→ **Activity**
From the line with "Ulla Popken Midislips, 5er-Pack, Farbige" through the line with "32'' Eucalyptus and", inclusive, return each line of the data below exactly and leave the rest out.

→ **The records**
___

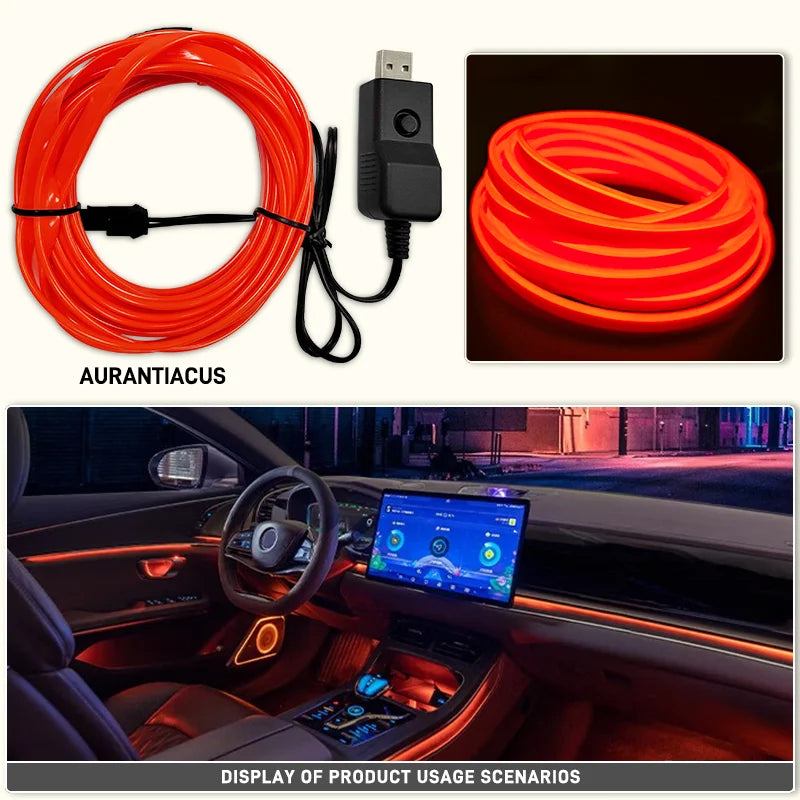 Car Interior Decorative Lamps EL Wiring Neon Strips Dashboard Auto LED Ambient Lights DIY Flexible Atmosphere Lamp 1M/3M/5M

___

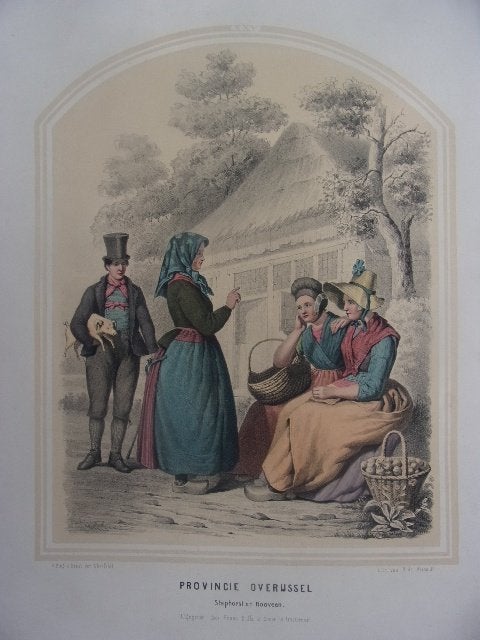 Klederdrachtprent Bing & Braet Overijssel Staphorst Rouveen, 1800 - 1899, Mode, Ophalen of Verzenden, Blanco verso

___

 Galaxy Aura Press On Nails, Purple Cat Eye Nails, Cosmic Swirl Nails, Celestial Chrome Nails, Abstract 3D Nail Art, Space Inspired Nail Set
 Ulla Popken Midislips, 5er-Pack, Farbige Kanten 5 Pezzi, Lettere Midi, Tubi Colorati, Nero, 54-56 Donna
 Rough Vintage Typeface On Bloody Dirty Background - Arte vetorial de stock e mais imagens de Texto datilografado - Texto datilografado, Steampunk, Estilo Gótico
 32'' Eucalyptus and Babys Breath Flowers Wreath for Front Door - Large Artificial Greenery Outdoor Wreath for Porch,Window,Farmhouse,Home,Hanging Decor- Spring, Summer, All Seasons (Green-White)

___

→ **Exercise result**
 Ulla Popken Midislips, 5er-Pack, Farbige Kanten 5 Pezzi, Lettere Midi, Tubi Colorati, Nero, 54-56 Donna
 Rough Vintage Typeface On Bloody Dirty Background - Arte vetorial de stock e mais imagens de Texto datilografado - Texto datilografado, Steampunk, Estilo Gótico
 32'' Eucalyptus and Babys Breath Flowers Wreath for Front Door - Large Artificial Greenery Outdoor Wreath for Porch,Window,Farmhouse,Home,Hanging Decor- Spring, Summer, All Seasons (Green-White)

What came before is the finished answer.